There’s something mildly amusing about a creature that’s less than five millimetres long having an extremely long name, and this tiny ladybird would probably be astonished if it knew that humans have named it Psyllobora vigintiduopunctata. The Germans call it Zweiundzwanzigpunkt-Marienkäfer, and the Dutch name is Citroenlieveheersbeestje, both of which are probably very logical if you speak those languages, but I’ll just stick with the English 22-spot ladybird.
The thing that most of us know about ladybirds – that they’re voracious predators of aphids, and therefore extremely helpful to gardeners – doesn’t apply to the 22-spot ladybird: it eats the filaments and spores of moulds and mildews, especially Erisyphales, which are the fungi that infect plants and cause powdery mildew. It’s not regarded as a useful biological control agent though, because while it’s beetling about looking for powdery mildew it’s as likely to spread the infection as clear it.
The 22-spot ladybird is common throughout England, though less so in Scotland and Wales, but because it spends a lot of its time low down in vegetation, searching for food, it’s not seen as often as the carnivorous species. I find a lot of 7-spot and 14-spot ladybirds in my garden, as well as smaller numbers of cream-spot, 2-spot, 10-spot, and orange ladybirds, but this is the first time in two years that I’ve happened across a 22-spot. If I used a net to sweep for insects I’d probably find many more, but being a lazy person I prefer to let my subjects come to me.
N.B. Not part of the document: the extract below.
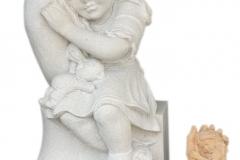 118 Rzezba dziewczynki w dloni z piaskowca wykonana na wzor figurki drewnianej , woj.wielkopolskie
There are two colour forms of this ladybird; one is entirely yellow and black, and the other – like this specimen – has a white pronotum. One web site I looked at states that all the individuals with a white pronotum are males, but I haven’t found any other sources to back up this assertion, and photos I’ve seen of copulating pairs don’t seem to support the claim. The twenty two spots that identify the species all appear on the wing cases, and these don’t tend to vary much in size or arrangement; the five spots on the pronotum, which are more variable, are not counted.